With China's economy bouncing back, inflation is no longer a theoretical side-effect of the lending surge so far, but a practical concern that needs to be tackled before it spirals out of control.

The consumer price index (CPI), a main gauge for inflation, grew a mild 2.2 percent from a year earlier in the first quarter. "But food prices, a major element of CPI, are braced for a run-up in the upcoming months due to buoyant demands and the drought in south China," said Guo Tianyong.

Meanwhile, the producer price index (PPI) has grown much faster. The PPI, a barometer for inflation at the wholesale level, rose 5.2 percent year on year in the first quarter of 2010. It will only take three to six months for the fast-growing PPI to ripple through consumer prices, so the policymakers need to take preemptive measures against inflationary risks, Guo said.

Dampening the property market

The ratio hike will also give a heavy blow to the white-hot property market. National Bureau of Statistics' data show house prices in 70 large and medium-sized cities surged a record 11.7 percent in March.

The past few weeks have seen the government take every measure possible to squeeze speculators out of the market. Among the most overwhelming policies were tighter mortgage rules, higher requirements for down payments and a stringent clampdown on financing for property developers. The avalanche of new policies is yielding results. The sales volume in April fell as buyers held off on purchasing houses in anticipation of price declines.

By striking the banks' ability to lend, the spike in required bank reserves will further drain life from the property fever, said Chen Guoqiang, Director of the Research Institute of the Real Estate Industry at Peking University.

The psychological impact on homebuyers, in particular, will be overwhelming, and expectations for price declines will take hold, said Chen. In the wake of a government clampdown on the real estate sector, most property developers have held onto peak prices or delayed sales of new houses, with a close watch over market situations. But the ratio hike will only prompt them to take actions to lure buyers either by lowering prices or stepping up promotional offers, added Chen.

Zhao Xijun agreed. Together with several previous austerity measures, the latest ratio adjustment will leave commercial banks little room for lending to property developers, and force the developers to lower prices, he said.

Interest rate hike?

Ba Shusong, a senior researcher at the Development Research Center of the State Council, said the latest ratio hike shows the central bank has no intention to raise the interest rate in the short term.

The central bank has preferred quantitative measures so far this year like open market operations and reserve requirement ratio adjustments, and is hesitant to move on the interest rate and currency exchange rate, said Ba.

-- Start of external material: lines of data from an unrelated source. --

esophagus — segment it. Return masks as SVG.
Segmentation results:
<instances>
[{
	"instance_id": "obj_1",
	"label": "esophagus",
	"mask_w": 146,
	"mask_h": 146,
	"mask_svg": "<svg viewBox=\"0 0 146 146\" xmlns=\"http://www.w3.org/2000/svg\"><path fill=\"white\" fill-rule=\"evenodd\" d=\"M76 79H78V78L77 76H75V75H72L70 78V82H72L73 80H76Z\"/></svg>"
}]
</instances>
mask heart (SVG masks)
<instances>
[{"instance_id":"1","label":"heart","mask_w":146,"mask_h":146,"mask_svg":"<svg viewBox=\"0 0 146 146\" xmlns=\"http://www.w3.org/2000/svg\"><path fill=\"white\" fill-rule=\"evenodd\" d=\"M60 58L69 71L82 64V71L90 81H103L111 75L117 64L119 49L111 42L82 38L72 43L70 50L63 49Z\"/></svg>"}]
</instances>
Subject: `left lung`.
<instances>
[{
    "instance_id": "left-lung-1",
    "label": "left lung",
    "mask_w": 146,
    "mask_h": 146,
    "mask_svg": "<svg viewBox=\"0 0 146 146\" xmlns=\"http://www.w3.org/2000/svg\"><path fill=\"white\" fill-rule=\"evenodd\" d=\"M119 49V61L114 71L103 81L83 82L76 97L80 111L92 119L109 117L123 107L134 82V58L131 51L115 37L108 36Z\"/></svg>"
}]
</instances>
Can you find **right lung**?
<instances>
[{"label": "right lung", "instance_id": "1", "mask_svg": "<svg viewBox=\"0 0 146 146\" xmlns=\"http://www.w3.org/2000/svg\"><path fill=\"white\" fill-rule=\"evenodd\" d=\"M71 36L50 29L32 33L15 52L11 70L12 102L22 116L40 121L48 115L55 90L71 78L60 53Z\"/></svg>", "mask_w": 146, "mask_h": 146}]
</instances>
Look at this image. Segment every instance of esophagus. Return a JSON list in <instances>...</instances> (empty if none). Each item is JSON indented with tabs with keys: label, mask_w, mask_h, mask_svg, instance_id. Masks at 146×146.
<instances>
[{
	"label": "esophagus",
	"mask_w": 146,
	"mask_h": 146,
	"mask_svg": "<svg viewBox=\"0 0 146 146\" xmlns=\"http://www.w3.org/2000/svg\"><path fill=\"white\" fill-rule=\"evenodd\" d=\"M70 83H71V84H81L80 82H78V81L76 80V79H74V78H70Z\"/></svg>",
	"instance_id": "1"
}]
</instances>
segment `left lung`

"Policymakers will not take their foot off the accelerator since the woes of many crisis-stricken enterprises still need time to heal," said Lian Ping.

Moreover, an early interest rate hike ahead of Western countries could accelerate hot money inflow and disrupt domestic financial stability, he added.

But some experts consider an interest rate hike necessary.

"China still prefers to fine-tune credit conditions and the property market rather than using blunt instruments that impact the entire economy," said Brian Jackson, a Hong Kong-based strategist at the Royal Bank of Canada, in a recent report. "The danger is that the approach will not be enough to keep these price pressures under control, which would then force policymakers to tighten more aggressively later on."

Li Huiyong, an analyst with the Shanghai-based Shenyin & Wanguo Securities Co. Ltd., said a move from gentle tightening to actual interest rate increases will largely depend on whether inflationary expectations become inflationary realities.

Calming down the overheated economy would eventually require serious monetary tightening measures, such as interest rate hikes, said Li.